WHAT THE TASK ASKS
What lines of the data hold the string "Alzheimer"? Copy them all.

RECORD EXTRACTS

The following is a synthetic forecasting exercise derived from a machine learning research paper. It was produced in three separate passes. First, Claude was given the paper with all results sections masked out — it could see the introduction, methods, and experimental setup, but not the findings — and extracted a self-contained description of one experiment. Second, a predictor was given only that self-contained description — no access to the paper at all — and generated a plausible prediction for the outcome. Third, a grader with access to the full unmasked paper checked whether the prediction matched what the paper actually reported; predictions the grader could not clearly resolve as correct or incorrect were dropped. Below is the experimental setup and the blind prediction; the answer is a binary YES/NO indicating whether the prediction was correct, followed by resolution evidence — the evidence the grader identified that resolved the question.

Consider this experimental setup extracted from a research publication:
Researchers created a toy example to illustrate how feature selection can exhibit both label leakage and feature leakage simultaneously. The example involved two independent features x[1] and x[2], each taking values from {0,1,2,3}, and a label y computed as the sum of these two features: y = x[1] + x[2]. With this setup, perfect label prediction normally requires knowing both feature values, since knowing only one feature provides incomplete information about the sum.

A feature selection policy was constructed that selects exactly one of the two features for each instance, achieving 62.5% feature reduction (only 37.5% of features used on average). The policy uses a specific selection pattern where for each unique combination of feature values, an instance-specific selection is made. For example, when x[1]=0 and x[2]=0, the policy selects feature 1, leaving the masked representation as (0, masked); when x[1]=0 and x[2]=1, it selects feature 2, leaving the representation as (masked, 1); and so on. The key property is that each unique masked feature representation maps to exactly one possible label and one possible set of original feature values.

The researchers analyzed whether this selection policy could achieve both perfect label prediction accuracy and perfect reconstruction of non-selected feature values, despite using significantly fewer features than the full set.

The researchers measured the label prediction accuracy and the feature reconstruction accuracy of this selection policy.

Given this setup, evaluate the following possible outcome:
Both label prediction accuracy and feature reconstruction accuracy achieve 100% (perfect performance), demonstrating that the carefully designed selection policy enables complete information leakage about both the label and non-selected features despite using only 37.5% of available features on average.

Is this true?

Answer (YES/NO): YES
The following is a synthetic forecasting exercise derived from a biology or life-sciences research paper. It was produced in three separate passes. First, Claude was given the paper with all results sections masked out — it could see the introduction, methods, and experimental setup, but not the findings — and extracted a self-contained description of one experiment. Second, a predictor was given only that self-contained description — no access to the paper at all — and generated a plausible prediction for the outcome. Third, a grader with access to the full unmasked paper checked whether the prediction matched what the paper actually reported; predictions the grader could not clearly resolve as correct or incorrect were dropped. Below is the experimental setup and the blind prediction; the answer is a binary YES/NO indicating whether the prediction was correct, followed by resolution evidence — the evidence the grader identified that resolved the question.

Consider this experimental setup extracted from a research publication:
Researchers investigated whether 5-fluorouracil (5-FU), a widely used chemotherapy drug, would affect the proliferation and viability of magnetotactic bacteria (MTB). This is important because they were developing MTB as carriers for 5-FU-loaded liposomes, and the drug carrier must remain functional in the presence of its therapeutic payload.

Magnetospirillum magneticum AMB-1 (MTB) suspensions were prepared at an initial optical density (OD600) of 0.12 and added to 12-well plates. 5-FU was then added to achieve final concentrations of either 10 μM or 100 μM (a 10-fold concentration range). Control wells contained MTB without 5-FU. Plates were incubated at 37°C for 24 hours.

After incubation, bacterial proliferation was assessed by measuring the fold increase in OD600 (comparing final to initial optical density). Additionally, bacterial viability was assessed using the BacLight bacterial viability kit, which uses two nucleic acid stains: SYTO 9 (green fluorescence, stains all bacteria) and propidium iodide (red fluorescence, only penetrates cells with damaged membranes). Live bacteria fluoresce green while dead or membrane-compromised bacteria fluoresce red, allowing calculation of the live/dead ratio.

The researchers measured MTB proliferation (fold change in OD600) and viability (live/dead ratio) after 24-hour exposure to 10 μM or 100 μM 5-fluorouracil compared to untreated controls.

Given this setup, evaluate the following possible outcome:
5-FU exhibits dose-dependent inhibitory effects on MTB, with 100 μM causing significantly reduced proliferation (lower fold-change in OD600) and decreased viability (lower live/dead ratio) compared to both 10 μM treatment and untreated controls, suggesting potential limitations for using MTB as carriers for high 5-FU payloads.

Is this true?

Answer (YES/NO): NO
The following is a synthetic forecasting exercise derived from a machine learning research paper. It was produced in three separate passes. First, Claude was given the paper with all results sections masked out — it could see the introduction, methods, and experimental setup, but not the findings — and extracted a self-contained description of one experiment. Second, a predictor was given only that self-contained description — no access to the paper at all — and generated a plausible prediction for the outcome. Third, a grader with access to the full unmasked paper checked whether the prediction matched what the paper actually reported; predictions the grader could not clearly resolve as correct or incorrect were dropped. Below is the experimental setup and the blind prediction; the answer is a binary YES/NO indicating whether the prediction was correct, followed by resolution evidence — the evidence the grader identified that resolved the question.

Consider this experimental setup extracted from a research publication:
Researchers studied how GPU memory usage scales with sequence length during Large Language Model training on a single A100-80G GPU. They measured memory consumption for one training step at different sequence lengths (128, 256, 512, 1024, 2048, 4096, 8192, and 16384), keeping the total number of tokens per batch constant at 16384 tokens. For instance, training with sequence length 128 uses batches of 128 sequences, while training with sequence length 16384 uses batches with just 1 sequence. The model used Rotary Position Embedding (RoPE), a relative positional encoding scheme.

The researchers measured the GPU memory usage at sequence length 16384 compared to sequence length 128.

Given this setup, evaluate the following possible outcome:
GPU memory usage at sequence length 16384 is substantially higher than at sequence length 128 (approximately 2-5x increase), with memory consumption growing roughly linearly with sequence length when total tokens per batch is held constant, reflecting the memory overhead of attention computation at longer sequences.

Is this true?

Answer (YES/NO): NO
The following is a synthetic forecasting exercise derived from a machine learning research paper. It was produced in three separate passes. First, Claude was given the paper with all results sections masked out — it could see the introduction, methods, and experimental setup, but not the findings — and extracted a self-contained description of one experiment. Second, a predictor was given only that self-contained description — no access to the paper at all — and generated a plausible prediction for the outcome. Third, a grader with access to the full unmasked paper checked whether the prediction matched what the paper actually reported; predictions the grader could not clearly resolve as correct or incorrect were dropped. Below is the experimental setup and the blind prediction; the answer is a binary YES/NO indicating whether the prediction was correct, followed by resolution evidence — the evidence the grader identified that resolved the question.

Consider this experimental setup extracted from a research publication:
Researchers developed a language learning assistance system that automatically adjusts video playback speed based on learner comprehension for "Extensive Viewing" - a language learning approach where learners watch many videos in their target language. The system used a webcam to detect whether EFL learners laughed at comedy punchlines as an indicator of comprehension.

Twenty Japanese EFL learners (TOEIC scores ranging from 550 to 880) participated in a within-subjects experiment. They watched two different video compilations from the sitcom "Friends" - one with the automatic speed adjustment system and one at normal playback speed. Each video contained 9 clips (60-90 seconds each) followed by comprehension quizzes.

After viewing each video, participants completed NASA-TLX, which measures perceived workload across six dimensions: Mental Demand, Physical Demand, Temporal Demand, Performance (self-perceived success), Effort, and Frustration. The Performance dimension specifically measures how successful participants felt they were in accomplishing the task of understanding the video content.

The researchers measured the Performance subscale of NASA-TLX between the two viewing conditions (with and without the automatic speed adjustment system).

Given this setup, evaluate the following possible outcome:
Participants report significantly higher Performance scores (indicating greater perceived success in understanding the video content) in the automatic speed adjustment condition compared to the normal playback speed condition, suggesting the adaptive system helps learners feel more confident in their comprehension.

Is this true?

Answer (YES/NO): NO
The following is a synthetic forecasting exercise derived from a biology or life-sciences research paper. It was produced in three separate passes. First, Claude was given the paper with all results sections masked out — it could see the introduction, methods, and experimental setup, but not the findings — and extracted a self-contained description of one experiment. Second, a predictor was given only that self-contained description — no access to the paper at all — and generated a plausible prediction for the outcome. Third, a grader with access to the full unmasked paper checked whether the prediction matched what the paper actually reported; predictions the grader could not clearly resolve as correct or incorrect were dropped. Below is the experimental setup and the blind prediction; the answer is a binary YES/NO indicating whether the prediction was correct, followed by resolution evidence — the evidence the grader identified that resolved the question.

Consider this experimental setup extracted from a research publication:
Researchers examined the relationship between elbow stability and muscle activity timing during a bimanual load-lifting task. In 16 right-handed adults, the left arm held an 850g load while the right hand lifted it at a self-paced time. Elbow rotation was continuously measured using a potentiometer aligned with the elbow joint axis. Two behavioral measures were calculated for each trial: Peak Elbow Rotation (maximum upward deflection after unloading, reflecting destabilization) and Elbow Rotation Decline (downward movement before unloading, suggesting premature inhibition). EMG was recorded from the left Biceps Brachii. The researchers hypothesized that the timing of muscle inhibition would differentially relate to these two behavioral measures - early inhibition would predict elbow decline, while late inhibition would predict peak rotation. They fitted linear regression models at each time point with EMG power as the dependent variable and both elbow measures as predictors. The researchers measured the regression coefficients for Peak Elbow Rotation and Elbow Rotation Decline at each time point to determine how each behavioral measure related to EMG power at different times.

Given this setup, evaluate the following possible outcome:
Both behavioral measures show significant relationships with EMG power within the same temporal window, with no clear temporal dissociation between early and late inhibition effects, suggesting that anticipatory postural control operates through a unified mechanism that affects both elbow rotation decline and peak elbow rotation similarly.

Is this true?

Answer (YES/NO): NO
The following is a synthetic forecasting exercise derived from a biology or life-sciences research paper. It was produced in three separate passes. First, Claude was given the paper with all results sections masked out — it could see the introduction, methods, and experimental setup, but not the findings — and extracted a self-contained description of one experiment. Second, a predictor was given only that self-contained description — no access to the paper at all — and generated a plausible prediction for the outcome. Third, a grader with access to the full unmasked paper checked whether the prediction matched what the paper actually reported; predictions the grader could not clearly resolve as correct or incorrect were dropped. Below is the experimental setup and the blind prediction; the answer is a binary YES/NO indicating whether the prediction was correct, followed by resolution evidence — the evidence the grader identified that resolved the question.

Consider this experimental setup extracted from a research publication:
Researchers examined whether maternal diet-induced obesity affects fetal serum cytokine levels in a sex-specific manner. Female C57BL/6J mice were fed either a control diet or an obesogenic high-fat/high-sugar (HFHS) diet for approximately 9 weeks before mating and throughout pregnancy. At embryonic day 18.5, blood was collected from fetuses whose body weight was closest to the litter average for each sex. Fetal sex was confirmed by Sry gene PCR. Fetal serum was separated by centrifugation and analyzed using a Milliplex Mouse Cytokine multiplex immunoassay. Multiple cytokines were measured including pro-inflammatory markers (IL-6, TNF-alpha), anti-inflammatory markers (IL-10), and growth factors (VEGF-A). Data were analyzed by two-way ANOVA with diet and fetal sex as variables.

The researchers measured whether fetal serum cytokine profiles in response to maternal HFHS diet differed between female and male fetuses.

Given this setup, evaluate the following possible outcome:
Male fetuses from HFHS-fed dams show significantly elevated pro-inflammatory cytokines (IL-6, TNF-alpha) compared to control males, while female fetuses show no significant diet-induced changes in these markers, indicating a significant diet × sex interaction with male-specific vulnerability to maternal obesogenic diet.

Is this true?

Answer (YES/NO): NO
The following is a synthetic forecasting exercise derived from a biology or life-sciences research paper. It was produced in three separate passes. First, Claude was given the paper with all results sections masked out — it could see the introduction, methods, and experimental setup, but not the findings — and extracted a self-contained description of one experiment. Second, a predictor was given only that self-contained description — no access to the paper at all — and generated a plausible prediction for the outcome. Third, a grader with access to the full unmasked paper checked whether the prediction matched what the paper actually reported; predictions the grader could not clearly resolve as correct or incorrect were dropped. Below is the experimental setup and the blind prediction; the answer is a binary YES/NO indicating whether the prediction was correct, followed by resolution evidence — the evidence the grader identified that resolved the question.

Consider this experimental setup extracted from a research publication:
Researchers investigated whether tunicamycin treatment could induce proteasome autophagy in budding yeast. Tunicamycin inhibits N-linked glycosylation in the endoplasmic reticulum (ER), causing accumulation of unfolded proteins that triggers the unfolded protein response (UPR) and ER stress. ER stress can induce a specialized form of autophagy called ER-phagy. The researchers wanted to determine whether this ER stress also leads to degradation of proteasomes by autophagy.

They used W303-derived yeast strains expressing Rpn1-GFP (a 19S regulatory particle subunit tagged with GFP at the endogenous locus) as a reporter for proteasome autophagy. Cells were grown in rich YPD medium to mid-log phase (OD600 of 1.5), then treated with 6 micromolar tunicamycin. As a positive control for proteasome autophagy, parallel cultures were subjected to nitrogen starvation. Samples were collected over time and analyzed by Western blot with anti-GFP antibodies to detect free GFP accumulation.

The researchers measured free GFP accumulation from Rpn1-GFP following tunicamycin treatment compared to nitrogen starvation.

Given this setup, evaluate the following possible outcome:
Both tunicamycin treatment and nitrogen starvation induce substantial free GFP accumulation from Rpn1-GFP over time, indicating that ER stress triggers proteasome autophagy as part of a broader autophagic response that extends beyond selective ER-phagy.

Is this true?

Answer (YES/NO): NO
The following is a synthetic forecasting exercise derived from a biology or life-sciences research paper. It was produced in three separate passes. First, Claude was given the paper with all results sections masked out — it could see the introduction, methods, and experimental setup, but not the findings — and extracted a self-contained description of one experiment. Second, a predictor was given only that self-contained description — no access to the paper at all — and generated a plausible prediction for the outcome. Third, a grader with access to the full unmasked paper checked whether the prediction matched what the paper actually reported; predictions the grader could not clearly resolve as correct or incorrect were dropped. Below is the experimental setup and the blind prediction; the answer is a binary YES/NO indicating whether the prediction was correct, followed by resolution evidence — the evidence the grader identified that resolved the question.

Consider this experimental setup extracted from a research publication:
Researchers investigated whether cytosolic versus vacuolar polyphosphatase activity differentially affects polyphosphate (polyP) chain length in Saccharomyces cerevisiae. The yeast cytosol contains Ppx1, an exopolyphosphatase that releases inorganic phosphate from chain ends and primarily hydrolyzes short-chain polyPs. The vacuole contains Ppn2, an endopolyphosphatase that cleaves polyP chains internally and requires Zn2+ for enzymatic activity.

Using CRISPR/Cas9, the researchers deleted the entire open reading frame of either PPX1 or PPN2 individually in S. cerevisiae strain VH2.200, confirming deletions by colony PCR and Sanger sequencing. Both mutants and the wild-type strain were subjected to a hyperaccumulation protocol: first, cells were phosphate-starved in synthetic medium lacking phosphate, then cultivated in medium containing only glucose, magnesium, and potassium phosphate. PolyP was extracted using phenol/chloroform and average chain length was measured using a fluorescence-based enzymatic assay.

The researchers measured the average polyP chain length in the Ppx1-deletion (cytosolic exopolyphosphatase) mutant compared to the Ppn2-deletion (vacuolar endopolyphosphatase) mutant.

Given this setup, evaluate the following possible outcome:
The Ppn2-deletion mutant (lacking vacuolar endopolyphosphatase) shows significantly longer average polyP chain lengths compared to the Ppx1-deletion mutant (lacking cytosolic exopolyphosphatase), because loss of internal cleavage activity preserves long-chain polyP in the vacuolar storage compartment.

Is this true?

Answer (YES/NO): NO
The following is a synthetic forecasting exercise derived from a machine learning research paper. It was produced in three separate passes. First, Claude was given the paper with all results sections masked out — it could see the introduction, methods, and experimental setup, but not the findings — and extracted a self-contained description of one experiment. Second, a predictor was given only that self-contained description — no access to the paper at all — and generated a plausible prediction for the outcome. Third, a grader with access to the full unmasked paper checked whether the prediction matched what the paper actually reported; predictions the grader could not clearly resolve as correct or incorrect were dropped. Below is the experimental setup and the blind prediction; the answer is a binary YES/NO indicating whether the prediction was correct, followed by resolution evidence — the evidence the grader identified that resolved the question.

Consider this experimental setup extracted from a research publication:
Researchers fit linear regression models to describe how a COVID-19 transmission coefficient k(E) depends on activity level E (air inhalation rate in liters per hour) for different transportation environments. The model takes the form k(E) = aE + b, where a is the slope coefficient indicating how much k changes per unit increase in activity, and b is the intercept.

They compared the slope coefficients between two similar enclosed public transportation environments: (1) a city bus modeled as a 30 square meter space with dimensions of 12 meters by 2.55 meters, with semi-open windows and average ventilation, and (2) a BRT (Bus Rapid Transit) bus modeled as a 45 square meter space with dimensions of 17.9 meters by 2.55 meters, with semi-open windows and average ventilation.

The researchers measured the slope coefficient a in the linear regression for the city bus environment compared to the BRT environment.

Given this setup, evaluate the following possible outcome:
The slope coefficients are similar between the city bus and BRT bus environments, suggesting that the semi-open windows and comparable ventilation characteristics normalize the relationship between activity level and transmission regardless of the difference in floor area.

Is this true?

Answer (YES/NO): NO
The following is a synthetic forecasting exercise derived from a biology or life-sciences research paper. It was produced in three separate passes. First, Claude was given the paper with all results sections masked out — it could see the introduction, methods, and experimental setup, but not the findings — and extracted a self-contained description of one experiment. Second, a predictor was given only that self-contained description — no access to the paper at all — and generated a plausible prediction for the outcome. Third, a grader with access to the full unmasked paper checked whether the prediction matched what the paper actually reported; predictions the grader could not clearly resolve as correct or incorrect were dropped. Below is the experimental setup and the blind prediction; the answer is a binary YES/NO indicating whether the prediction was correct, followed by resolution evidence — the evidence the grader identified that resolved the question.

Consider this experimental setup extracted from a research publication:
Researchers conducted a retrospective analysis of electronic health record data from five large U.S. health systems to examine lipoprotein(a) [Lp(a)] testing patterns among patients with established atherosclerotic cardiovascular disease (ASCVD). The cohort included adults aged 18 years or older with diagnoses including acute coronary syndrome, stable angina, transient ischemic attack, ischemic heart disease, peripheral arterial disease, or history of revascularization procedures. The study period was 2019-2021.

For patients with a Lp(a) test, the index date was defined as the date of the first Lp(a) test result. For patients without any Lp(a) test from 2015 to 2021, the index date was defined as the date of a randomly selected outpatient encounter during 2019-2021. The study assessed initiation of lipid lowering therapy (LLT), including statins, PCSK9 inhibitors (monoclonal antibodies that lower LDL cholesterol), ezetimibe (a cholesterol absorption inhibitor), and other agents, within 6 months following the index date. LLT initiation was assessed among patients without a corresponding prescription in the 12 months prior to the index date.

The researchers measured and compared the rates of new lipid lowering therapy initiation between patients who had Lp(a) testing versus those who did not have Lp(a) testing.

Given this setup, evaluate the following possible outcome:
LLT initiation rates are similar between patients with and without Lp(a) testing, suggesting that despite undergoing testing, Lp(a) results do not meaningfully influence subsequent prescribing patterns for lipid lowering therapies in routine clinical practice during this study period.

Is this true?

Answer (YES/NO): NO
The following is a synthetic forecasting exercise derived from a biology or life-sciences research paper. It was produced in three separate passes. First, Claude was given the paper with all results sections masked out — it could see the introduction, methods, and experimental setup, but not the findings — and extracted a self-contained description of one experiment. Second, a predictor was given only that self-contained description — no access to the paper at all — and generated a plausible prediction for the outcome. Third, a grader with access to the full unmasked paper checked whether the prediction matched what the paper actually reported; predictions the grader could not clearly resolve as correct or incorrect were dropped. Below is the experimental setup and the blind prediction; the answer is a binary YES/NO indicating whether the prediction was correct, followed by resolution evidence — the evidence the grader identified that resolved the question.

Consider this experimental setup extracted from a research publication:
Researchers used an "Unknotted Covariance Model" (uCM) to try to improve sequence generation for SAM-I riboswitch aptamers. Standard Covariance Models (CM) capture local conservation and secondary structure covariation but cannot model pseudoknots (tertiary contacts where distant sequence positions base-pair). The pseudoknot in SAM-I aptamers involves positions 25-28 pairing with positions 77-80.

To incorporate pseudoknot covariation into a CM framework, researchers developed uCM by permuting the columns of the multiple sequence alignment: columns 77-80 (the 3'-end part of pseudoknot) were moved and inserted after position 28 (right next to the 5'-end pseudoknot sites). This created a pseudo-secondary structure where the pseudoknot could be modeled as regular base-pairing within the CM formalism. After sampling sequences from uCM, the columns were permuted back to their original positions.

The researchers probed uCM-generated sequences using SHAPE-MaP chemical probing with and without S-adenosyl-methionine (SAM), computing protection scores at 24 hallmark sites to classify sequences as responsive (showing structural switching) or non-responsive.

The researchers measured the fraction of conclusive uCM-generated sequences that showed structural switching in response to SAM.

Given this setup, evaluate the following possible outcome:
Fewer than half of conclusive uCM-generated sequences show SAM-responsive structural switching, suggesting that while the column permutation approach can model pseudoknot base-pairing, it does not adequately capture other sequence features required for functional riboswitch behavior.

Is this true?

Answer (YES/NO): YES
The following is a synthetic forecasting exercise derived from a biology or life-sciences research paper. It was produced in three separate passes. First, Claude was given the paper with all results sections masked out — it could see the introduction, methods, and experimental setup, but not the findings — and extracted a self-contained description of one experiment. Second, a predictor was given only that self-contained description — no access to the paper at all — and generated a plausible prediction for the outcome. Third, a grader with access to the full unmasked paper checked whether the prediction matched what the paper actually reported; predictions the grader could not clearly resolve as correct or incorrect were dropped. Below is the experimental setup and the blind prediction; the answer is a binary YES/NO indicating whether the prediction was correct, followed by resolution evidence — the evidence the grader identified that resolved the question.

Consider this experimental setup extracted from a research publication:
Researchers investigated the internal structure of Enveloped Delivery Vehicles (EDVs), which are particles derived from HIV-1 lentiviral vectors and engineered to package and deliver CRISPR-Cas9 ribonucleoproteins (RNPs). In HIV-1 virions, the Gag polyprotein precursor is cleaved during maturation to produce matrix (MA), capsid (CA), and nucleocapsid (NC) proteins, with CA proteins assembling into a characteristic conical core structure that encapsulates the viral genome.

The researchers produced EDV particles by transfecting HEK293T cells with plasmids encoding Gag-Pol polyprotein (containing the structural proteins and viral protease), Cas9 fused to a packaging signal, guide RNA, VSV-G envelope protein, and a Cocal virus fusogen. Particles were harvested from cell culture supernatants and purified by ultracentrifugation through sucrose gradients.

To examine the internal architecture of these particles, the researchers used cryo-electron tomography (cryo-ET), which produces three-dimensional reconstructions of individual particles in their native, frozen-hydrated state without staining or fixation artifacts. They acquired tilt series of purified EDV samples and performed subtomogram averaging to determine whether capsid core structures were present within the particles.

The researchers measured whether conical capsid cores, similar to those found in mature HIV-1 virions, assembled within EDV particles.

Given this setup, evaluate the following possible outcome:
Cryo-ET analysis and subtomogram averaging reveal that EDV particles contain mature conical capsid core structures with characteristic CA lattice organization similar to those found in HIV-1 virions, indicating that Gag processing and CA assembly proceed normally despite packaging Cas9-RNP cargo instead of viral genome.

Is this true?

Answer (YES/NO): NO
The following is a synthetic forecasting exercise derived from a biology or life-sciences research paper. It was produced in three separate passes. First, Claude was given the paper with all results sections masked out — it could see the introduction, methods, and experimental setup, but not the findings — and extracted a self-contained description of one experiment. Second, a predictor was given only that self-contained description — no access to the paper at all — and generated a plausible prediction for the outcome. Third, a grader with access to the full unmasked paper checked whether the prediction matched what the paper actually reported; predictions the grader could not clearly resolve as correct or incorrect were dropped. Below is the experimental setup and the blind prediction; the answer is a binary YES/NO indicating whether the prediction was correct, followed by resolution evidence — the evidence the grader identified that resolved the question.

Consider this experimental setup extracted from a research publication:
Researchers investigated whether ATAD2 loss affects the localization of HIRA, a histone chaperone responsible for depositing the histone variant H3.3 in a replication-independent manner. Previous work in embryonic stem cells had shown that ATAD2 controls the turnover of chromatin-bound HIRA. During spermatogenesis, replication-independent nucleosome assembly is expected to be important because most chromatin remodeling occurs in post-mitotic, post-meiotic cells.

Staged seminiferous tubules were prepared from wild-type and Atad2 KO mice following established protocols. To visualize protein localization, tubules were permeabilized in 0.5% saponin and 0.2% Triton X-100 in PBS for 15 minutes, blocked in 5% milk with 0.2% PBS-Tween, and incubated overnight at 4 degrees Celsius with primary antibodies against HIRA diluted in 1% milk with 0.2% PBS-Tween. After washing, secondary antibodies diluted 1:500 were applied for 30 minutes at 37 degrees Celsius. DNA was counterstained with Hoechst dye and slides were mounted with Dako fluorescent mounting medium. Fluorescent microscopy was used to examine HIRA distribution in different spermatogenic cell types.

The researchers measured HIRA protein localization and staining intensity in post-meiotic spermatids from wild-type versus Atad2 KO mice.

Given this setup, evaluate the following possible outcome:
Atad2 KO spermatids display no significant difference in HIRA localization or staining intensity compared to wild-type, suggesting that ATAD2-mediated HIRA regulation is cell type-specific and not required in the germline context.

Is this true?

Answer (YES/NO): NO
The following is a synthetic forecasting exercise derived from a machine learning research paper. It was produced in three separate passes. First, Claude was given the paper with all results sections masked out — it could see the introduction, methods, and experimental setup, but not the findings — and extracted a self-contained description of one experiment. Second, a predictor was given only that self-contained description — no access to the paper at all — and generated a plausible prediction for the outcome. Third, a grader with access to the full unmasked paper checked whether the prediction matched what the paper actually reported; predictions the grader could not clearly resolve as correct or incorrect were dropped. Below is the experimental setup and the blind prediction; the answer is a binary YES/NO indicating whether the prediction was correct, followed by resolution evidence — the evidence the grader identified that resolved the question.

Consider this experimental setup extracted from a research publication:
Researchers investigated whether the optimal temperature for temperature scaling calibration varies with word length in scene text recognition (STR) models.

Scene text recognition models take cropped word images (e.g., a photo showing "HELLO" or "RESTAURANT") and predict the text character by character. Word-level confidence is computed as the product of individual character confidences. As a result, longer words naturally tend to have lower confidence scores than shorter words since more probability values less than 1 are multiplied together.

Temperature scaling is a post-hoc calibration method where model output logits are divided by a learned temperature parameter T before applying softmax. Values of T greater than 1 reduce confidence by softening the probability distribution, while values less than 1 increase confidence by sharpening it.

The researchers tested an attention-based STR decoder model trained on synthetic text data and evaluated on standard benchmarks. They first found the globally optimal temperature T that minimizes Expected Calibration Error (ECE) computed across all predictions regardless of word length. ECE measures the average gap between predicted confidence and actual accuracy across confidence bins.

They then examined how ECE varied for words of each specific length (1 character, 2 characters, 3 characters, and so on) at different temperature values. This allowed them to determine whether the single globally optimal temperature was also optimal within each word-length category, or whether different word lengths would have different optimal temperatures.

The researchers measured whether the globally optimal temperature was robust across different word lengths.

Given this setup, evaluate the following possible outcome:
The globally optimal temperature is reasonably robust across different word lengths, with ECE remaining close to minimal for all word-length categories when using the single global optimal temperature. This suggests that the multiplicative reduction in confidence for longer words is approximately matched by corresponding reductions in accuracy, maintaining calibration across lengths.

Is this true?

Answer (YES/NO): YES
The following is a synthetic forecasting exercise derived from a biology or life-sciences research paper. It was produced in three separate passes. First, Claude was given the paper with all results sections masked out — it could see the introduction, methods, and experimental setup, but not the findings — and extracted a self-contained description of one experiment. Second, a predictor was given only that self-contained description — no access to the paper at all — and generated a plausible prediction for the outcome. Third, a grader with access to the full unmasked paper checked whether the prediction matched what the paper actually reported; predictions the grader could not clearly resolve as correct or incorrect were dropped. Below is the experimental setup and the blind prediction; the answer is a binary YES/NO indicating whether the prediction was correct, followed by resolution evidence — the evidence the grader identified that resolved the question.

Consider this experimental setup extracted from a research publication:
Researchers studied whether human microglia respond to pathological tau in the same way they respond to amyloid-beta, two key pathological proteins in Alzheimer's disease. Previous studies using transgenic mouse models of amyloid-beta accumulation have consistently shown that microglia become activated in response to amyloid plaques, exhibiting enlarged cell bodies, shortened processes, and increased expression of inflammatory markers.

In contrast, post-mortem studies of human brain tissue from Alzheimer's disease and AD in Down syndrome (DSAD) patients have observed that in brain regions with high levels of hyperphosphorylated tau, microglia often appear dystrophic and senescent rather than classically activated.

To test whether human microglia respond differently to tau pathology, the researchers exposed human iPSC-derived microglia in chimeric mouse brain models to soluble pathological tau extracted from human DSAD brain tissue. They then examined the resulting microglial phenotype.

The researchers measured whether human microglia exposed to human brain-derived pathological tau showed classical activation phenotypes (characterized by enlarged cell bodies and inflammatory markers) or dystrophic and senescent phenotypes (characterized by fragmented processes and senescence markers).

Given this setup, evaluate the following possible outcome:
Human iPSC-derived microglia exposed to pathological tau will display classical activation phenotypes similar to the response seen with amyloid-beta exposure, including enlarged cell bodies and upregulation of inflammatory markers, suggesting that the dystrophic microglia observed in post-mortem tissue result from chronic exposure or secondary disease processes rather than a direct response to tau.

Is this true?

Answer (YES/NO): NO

RESPONSE BELOW
Researchers studied whether human microglia respond to pathological tau in the same way they respond to amyloid-beta, two key pathological proteins in Alzheimer's disease. Previous studies using transgenic mouse models of amyloid-beta accumulation have consistently shown that microglia become activated in response to amyloid plaques, exhibiting enlarged cell bodies, shortened processes, and increased expression of inflammatory markers.
In contrast, post-mortem studies of human brain tissue from Alzheimer's disease and AD in Down syndrome (DSAD) patients have observed that in brain regions with high levels of hyperphosphorylated tau, microglia often appear dystrophic and senescent rather than classically activated.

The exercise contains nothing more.